→ Problem description: Find the line containing "How much physical". Retype it and every line after it through the end of the entries, exactly as written, with nothing added.

→ Data section:
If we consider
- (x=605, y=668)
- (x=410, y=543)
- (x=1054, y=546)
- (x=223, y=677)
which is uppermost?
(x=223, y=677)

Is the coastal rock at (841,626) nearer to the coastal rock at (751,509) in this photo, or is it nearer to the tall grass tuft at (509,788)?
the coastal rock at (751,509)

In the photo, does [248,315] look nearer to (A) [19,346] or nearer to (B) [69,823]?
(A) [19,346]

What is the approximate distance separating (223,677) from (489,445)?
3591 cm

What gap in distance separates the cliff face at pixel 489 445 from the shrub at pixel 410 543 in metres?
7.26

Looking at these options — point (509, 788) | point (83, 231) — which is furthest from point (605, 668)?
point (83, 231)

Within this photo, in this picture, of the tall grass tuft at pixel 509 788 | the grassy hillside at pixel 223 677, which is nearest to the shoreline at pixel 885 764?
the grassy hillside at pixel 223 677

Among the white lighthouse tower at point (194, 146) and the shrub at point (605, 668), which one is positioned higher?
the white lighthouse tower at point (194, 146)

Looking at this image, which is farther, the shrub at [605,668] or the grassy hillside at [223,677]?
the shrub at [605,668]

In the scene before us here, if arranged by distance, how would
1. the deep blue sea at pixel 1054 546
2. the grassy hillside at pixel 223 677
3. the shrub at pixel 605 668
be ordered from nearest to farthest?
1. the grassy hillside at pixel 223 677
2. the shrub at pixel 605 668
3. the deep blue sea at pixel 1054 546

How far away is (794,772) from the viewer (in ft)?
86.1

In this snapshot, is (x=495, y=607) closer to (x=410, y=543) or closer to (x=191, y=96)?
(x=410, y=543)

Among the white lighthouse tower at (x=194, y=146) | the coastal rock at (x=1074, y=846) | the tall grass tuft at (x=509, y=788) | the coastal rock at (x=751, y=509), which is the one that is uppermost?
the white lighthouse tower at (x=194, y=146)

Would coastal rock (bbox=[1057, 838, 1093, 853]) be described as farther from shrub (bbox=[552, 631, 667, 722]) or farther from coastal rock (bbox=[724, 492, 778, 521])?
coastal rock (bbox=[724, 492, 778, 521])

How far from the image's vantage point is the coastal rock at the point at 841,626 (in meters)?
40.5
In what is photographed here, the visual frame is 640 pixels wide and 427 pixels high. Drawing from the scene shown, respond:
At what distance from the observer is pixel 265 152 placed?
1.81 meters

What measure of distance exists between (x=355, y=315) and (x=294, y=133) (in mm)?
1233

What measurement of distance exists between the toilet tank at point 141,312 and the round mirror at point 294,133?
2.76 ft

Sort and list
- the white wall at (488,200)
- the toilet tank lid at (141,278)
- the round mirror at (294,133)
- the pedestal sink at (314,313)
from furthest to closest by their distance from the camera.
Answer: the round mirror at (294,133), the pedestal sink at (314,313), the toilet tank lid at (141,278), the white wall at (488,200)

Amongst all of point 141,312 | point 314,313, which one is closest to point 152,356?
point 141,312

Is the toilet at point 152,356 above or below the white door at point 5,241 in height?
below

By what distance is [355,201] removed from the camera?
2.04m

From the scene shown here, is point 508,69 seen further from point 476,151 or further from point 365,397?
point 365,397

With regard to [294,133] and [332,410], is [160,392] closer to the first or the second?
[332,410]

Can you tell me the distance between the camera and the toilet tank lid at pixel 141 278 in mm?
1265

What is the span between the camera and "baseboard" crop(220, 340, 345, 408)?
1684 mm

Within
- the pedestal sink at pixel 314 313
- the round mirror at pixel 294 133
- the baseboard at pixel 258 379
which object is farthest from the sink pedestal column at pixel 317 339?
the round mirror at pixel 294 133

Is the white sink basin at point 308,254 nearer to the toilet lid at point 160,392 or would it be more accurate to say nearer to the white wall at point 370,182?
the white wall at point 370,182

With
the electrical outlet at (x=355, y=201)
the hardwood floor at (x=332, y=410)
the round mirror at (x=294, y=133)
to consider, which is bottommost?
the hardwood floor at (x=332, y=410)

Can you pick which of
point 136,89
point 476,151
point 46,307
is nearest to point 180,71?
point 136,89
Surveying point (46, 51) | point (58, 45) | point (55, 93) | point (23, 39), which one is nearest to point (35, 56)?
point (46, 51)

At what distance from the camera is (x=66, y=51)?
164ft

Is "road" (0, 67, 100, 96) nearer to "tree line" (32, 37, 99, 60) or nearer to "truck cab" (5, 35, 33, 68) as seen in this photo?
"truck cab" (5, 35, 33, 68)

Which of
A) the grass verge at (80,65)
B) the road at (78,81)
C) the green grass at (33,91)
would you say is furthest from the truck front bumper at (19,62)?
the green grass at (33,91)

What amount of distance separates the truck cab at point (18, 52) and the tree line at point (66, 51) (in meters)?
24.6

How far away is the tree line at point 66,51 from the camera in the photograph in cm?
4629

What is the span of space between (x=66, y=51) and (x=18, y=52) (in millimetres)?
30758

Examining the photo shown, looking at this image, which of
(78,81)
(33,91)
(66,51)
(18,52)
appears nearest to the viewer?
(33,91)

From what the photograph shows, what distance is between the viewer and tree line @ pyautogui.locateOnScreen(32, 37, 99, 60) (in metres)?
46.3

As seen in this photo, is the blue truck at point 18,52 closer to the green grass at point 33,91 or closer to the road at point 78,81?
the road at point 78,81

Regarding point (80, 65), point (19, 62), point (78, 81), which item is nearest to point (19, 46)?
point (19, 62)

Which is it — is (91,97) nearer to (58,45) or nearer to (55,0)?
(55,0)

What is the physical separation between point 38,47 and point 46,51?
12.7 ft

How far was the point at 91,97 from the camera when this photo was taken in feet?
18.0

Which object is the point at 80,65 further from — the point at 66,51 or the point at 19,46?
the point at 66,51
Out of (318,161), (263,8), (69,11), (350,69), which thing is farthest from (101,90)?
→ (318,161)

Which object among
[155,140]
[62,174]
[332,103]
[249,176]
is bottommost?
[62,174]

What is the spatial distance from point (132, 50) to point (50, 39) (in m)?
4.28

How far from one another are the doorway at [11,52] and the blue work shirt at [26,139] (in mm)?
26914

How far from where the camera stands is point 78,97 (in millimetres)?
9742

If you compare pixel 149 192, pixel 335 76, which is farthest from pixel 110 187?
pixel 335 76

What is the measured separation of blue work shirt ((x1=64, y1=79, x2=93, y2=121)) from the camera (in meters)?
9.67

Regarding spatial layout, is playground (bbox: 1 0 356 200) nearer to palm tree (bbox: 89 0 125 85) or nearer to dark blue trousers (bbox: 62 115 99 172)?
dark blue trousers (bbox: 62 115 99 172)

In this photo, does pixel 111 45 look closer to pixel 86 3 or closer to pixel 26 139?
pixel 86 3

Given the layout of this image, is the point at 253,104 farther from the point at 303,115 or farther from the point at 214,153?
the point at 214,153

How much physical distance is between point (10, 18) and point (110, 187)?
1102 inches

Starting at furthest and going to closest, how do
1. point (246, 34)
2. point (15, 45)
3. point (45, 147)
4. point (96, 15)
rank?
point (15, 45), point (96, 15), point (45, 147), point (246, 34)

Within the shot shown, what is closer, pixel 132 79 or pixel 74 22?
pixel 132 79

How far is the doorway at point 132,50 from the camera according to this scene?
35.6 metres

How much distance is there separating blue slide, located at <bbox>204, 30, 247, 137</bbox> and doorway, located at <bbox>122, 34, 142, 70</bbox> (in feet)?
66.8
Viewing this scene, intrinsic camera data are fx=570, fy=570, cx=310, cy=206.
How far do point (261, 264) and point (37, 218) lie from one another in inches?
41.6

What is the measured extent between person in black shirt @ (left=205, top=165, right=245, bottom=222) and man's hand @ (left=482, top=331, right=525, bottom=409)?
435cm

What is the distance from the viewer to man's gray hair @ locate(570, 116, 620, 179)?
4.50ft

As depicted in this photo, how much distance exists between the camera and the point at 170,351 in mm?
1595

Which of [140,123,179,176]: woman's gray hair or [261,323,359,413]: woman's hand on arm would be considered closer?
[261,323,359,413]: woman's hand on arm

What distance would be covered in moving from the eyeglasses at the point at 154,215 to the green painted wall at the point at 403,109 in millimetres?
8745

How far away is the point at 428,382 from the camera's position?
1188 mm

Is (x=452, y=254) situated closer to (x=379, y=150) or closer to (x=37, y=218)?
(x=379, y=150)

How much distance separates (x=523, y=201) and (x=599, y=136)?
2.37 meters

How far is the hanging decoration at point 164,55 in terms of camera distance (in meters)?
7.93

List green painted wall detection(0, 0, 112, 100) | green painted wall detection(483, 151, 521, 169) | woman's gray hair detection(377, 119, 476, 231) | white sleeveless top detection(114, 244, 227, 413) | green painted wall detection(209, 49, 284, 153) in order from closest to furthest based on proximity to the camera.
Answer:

→ Task solution:
How much physical distance is between point (10, 18) and point (110, 187)?
1102 inches

Starting at furthest and going to closest, how do
1. point (246, 34)
2. point (15, 45)
3. point (45, 147)
4. point (96, 15)
rank?
point (15, 45), point (96, 15), point (45, 147), point (246, 34)

Within the shot shown, what is closer, pixel 132 79 or pixel 74 22?
pixel 132 79

How far is the doorway at point 132,50 from the camera according to this scene?
35.6 metres

How much distance is there separating blue slide, located at <bbox>204, 30, 247, 137</bbox> and doorway, located at <bbox>122, 34, 142, 70</bbox> (in feet)?
66.8
Viewing this scene, intrinsic camera data are fx=570, fy=570, cx=310, cy=206.
How far do point (261, 264) and point (37, 218) lie from one another in inches?
41.6

What is the measured extent between person in black shirt @ (left=205, top=165, right=245, bottom=222) and man's hand @ (left=482, top=331, right=525, bottom=409)?
435cm

What is the distance from the viewer to man's gray hair @ locate(570, 116, 620, 179)?
4.50ft

As depicted in this photo, how much distance exists between the camera and the point at 170,351 in mm?
1595

Which of [140,123,179,176]: woman's gray hair or [261,323,359,413]: woman's hand on arm would be considered closer?
[261,323,359,413]: woman's hand on arm

What distance would be covered in moving from the eyeglasses at the point at 154,215 to the green painted wall at the point at 403,109 in millimetres?
8745

How far away is the point at 428,382 from the camera's position?
1188 mm

Is (x=452, y=254) situated closer to (x=379, y=150) or closer to (x=37, y=218)?
(x=379, y=150)

How much distance separates (x=523, y=201) and (x=599, y=136)?
2.37 meters

How far is the hanging decoration at point 164,55 in terms of camera distance (in meters)?
7.93

List green painted wall detection(0, 0, 112, 100) | green painted wall detection(483, 151, 521, 169) | woman's gray hair detection(377, 119, 476, 231) | white sleeveless top detection(114, 244, 227, 413) | green painted wall detection(209, 49, 284, 153) in order from closest to furthest based on proximity to the camera.
Answer:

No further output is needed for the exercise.